▸ **EXERCÍCIO**:
Dê continuidade ao texto sobre o disfarce da alma e as três virtudes teologais, começando logo após a última frase apresentada.

▸ **TEXTO DE APOIO**:

Terceiro Verso da canção segunda

“Alcançando a liberdade de espírito, tão preciosa e desejada por todos, passou a alma das coisas baixas para as elevadas. Transformou-se de terrestre em celestial, e, de humana que era, fez-se divina, tendo agora sua moradia nos Céus, como sucede à alma neste estado de perfeição.”

CRUZ, São João da. A noite escura da Alma. Editora Família Católica, 2018, versão Kindle, Posição: 2492.

Disfarce da Alma

“Assim, a libré que veste compõe-se de três cores principais: branca, verde e vermelha. Nestas cores são significadas as três virtudes teologais, fé, esperança e caridade (…)

São elas convenientíssima disposição para se unir com Deus segundo suas três potências, entendimento, memória e vontade. A fé esvazia e obscurece o entendimento de todos os seus conhecimentos naturais, dispondo-o assim à união com a sabedoria divina; a esperança esvazia e afasta a memória de toda posse de criatura, porque, como S. Paulo diz, a esperança tende ao que não se possui (Rom 8, 24), e por isto aparta a memória de tudo quanto pode possuir, a fim de a colocar no que espera. Deste modo, a esperança em Deus só dispõe puramente a memória para a união divina. E, enfim, a caridade, de maneira semelhante, esvazia e aniquila as afeições e apetites da vontade em qualquer coisa que não seja Deus, e os põe só n’Ele.”

▸ **TRECHOS DOS ITENS**:

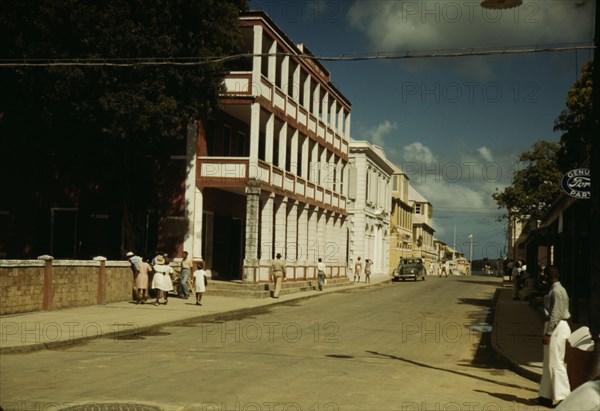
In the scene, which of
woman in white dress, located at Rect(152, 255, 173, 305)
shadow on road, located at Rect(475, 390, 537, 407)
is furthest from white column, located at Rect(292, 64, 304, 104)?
shadow on road, located at Rect(475, 390, 537, 407)

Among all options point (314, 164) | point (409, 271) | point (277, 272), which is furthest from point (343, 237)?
point (277, 272)

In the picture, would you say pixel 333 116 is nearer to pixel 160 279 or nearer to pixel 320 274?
pixel 320 274

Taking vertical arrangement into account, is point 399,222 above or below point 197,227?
above

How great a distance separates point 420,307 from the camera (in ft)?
93.8

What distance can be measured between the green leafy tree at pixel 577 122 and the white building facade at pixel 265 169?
11.9m

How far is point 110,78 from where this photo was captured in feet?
78.2

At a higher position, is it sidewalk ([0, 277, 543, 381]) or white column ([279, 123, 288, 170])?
white column ([279, 123, 288, 170])

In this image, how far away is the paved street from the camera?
934 centimetres

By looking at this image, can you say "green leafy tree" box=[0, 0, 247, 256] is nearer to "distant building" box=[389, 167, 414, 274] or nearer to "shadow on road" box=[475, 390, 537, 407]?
"shadow on road" box=[475, 390, 537, 407]

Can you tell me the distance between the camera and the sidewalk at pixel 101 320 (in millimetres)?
14789

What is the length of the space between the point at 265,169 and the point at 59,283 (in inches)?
527

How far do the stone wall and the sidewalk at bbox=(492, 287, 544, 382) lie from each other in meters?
11.7

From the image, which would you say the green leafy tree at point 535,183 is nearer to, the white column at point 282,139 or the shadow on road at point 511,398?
the white column at point 282,139

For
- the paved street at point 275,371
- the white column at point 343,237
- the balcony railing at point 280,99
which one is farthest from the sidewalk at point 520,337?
the white column at point 343,237
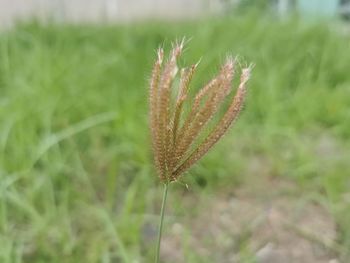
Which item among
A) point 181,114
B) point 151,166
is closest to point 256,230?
point 151,166

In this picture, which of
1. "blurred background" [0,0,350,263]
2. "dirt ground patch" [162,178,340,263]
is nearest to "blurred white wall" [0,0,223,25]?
"blurred background" [0,0,350,263]

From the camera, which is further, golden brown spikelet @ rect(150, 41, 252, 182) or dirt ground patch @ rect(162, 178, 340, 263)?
dirt ground patch @ rect(162, 178, 340, 263)

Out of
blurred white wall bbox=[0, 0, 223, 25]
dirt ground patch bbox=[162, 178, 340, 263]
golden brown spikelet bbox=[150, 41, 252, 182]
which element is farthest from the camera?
blurred white wall bbox=[0, 0, 223, 25]

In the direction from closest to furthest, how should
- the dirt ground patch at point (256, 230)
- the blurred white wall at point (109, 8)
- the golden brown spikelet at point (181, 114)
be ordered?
the golden brown spikelet at point (181, 114), the dirt ground patch at point (256, 230), the blurred white wall at point (109, 8)

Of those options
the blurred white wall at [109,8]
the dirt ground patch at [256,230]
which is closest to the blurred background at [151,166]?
the dirt ground patch at [256,230]

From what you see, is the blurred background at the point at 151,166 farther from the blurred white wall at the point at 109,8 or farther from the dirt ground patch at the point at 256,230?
the blurred white wall at the point at 109,8

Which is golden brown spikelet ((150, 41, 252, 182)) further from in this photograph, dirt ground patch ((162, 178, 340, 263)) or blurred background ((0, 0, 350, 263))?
dirt ground patch ((162, 178, 340, 263))

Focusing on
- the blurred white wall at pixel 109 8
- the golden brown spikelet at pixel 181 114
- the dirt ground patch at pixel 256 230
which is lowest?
the blurred white wall at pixel 109 8
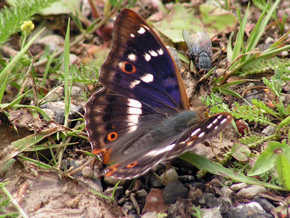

▸ **RESPOSTA**:
Nota pessoal* Virtudes Teologais

CRUZ, São João da. A noite escura da Alma. Editora Família Católica, 2018, versão Kindle, Posição: 2405-2466.

Cinco degraus de amor

“Deste degrau também fala o Profeta Isaías: “Os Santos que esperam em Deus adquirirão sempre novas forças, terão asas como as da águia. Voarão e não desfalecerão” (Is 40, 31).

Assim o declara São João: “Sabemos que seremos semelhantes a Ele” (1 Jo 3, 2). Não significa que a alma terá a mesma capacidade de Deus, pois isto é impossível; mas que todo o seu ser se fará semelhante a Deus, e deste modo poderá chamar-se, e na realidade será, Deus por participação.”

CRUZ, São João da. A noite escura da Alma. Editora Família Católica, 2018, versão Kindle, Posição: 2337-2376.

Sabedoria secreta

“(…) diremos que a principal propriedade para chamar-se secreta é por ser a contemplação ciência de amor, a qual, como já dissemos, é conhecimento amoroso e infuso de Deus. Este conhecimento vai ao mesmo tempo ilustrando e enamorando a alma, até elevá-la, de grau em grau, a Deus, seu Criador; pois, unicamente o Amor é que une e junta a alma com Deus.”

CRUZ, São João da. A noite escura da Alma. Editora Família Católica, 2018, versão Kindle, Posição: 2251.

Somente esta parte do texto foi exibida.